§ **DOCUMENT SEGMENT**
=-=-=-=-=

Wednesday, February 21, 2007

Your Opinion Is Sought

Last Thursday afternoon I left for an early Friday morning meeting in Covington (located in the mountains). I pulled off for a stretch and took the following picture. Which version do you like, the color or the black and white?

Sunday, February 18, 2007

Virginia Banking Laws

One of the frustrations we have encountered in moving to Northern Virginia was Virginia’s banks. For a state that prides itself in being more enlightened and balanced in family matters, banking laws restrict the family’s ability to teach children to handle money responsibility. The state’s position is that no minor can have their own bank account. All accounts for minors must have a parent, and the parent has to be present for small withdraws and even for deposits.

When we lived in Iowa the boys had their own accounts and could make deposits without us present. They could make small withdraws without our written permission twice a month. Larger or more frequent withdraws required parental approval until you are sixteen.

In Virginia a person must be eighteen to have a bank account. Hence, each year there are thousand of families of college freshmen who have logistical challenges to pay for their children’s school books, tuition and provide children with spending money. In most cases parents must either give their children a large amount of cash at the beginning of the semester to pay for their books and spending money for the semester or go with them to shop for their supplies.

Evie and I hold that the best way to teach children to handle money is to allow them to manage their own accounts. The state believes not only are children under the age of eighteen not able to make decisions on financial matters but they also believe parents are not responsible enough to sign forms that would allow their children to handle their own bank accounts and to set limits on withdrawing of funds.

I believe if a child uses small portions of money unwisely, so be it. Loosing money or using it unwisely is a powerful teaching moment. It is better to loose $40 at fourteen due to unwise choices than a thousand at the age of eighteen. Evidently the legislators feel that a sixteen year child who is deemed responsible enough to operate a motor a vehicle lacks the capacity to handle a bank account.

=-=-=-=-=

§ **INFORMATION SHOWN**
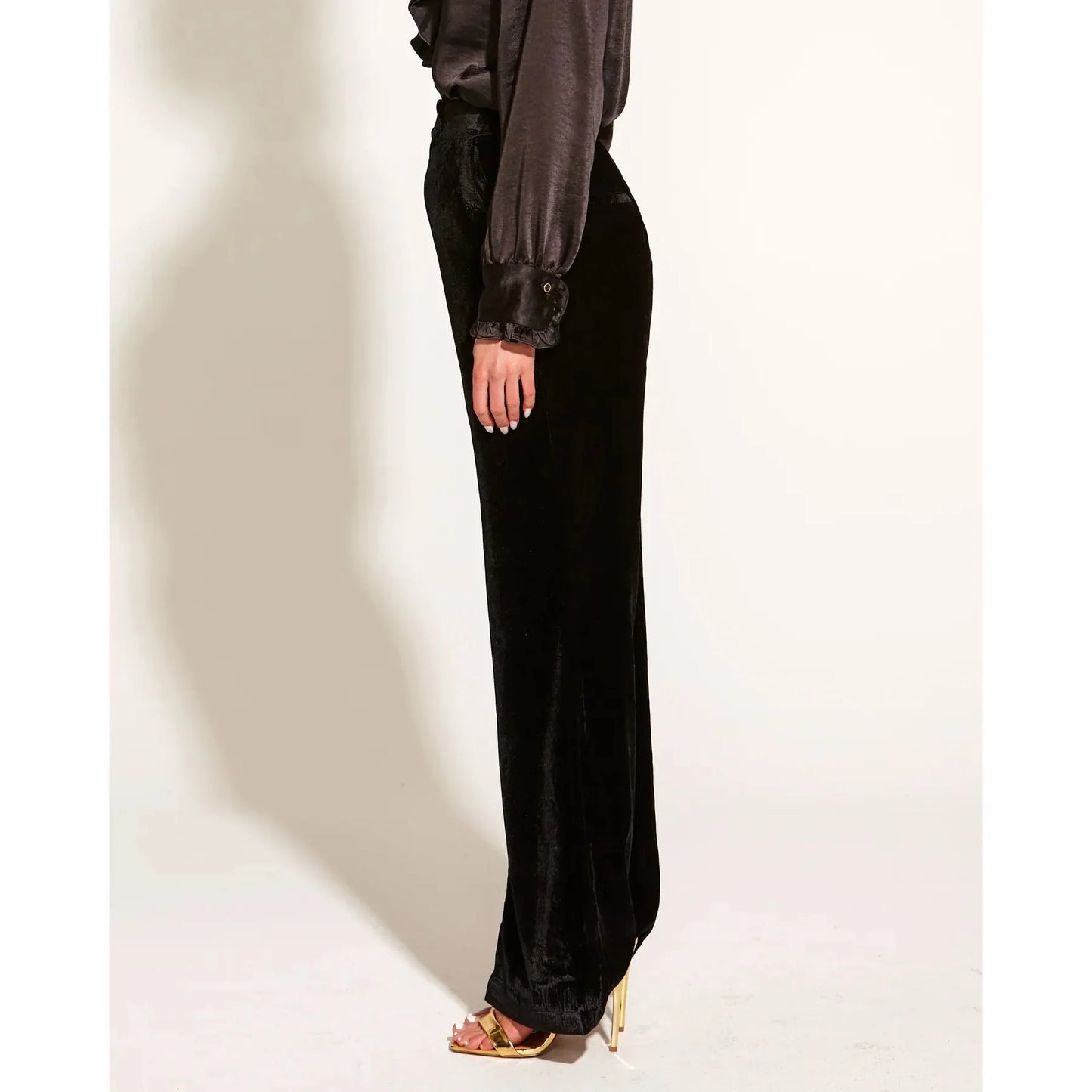 Mustang Pants - Black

=-=-=-=-=

§ **EXERCISE OBJECTIVE**
Edit the blog page's stretch from "Last Thursday afternoon" through "even for deposits.", swapping "afternoon" for "evening", and give the revised passage.

§ **ANSWER BOX**
Last Thursday evening I left for an early Friday morning meeting in Covington (located in the mountains). I pulled off for a stretch and took the following picture. Which version do you like, the color or the black and white?

Sunday, February 18, 2007

Virginia Banking Laws

One of the frustrations we have encountered in moving to Northern Virginia was Virginia’s banks. For a state that prides itself in being more enlightened and balanced in family matters, banking laws restrict the family’s ability to teach children to handle money responsibility. The state’s position is that no minor can have their own bank account. All accounts for minors must have a parent, and the parent has to be present for small withdraws and even for deposits.